__Task to complete__
Pictures in the data should be dropped; transcribe exactly the lines from the one that has "Parque Spencer Smith" through the one that has "#flower #purple #nature".

__Material provided__
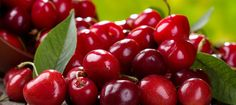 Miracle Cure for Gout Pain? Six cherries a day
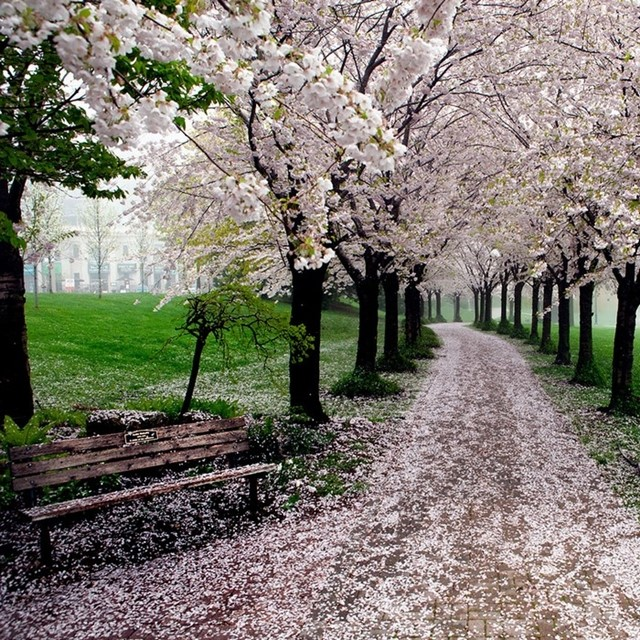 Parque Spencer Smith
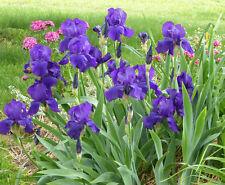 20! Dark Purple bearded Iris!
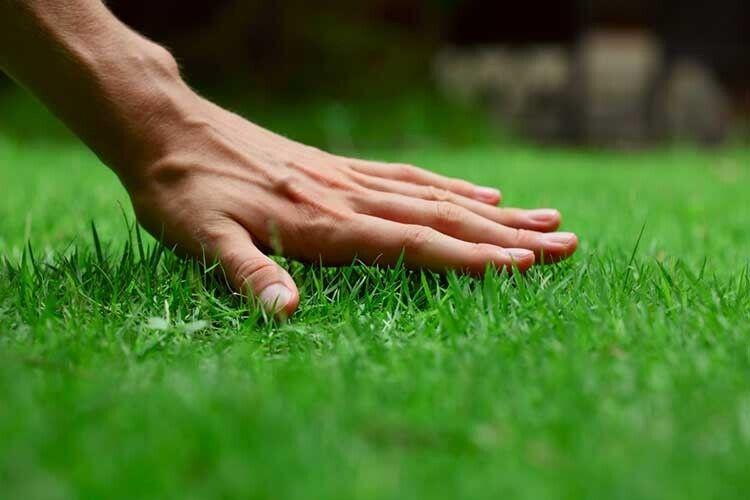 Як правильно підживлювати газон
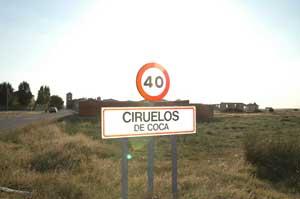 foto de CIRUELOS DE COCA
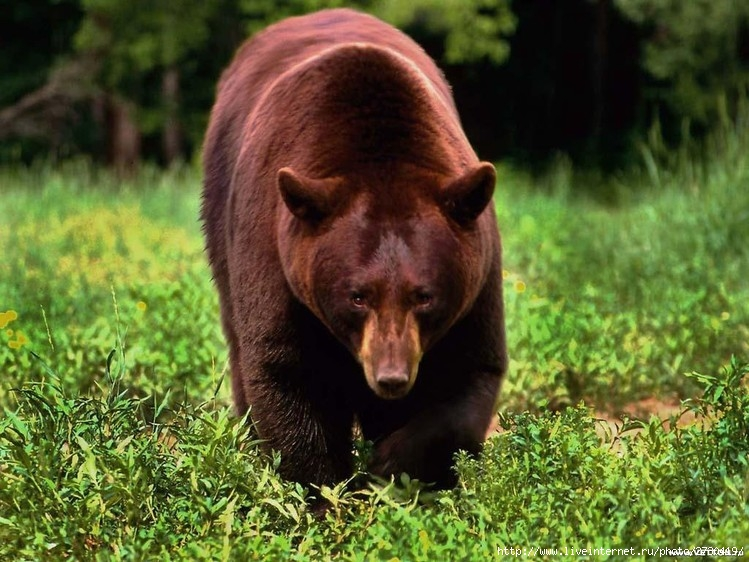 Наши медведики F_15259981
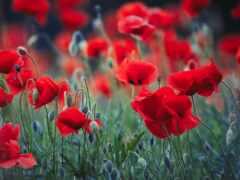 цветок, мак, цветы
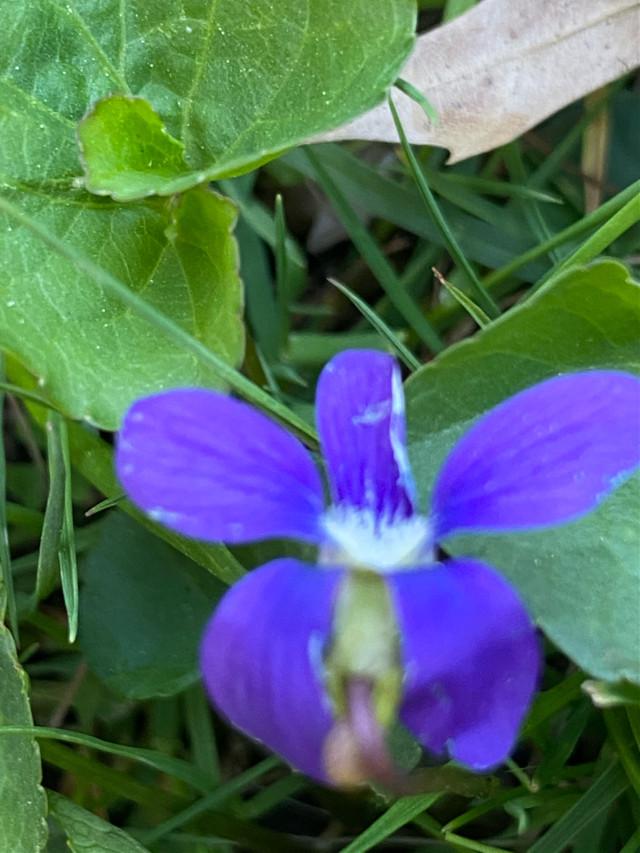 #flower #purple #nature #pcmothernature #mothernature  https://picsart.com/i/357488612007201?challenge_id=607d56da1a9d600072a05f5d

* * *

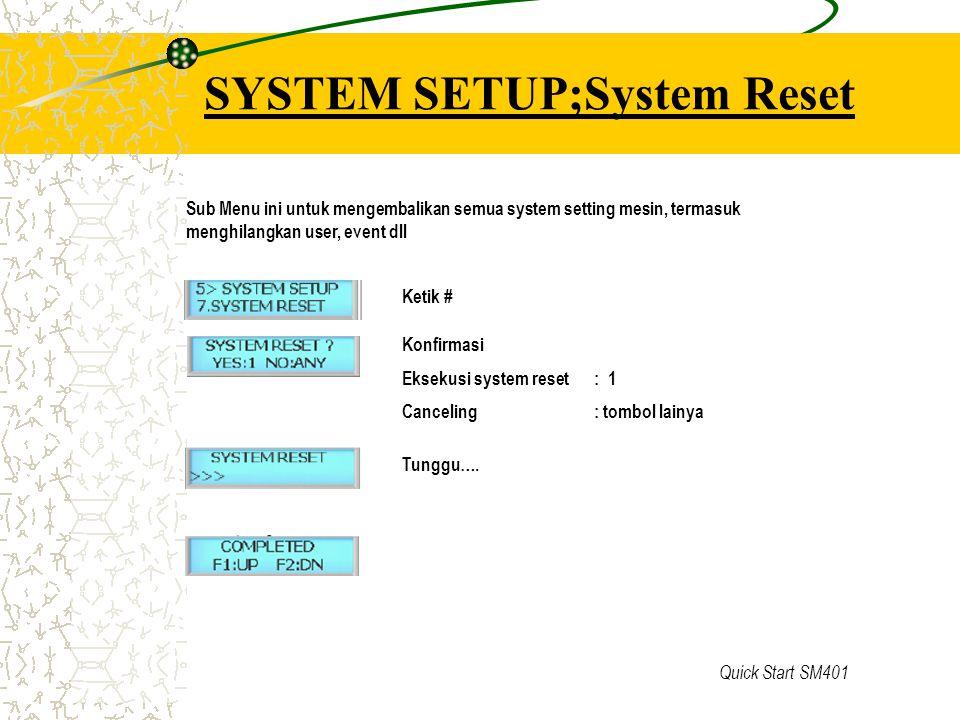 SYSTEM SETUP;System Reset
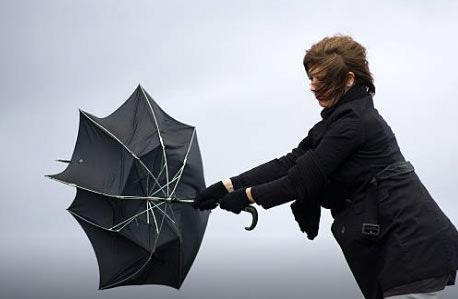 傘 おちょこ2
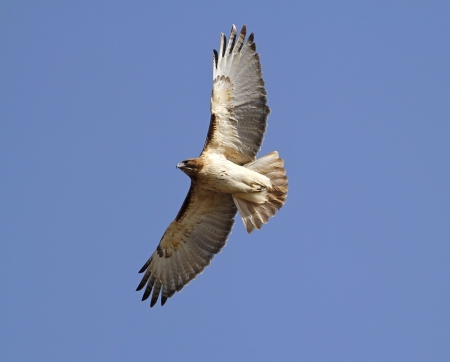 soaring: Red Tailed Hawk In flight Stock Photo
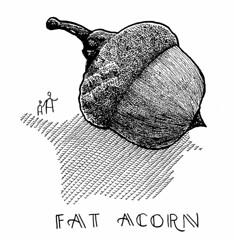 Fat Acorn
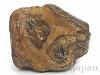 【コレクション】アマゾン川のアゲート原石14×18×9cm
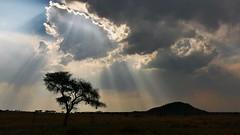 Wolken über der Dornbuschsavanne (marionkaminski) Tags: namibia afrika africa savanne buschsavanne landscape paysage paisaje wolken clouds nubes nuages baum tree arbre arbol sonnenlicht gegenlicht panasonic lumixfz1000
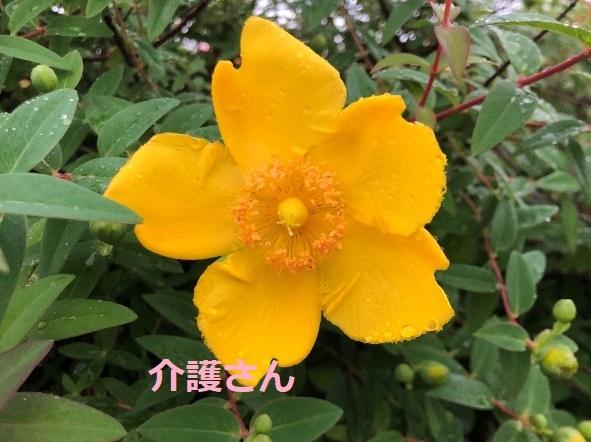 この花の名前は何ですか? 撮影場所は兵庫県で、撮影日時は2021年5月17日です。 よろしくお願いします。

__Task solution__
 Parque Spencer Smith
 20! Dark Purple bearded Iris!
 Як правильно підживлювати газон
 foto de CIRUELOS DE COCA
 Наши медведики F_15259981
 цветок, мак, цветы
 #flower #purple #nature #pcmothernature #mothernature  https://picsart.com/i/357488612007201?challenge_id=607d56da1a9d600072a05f5d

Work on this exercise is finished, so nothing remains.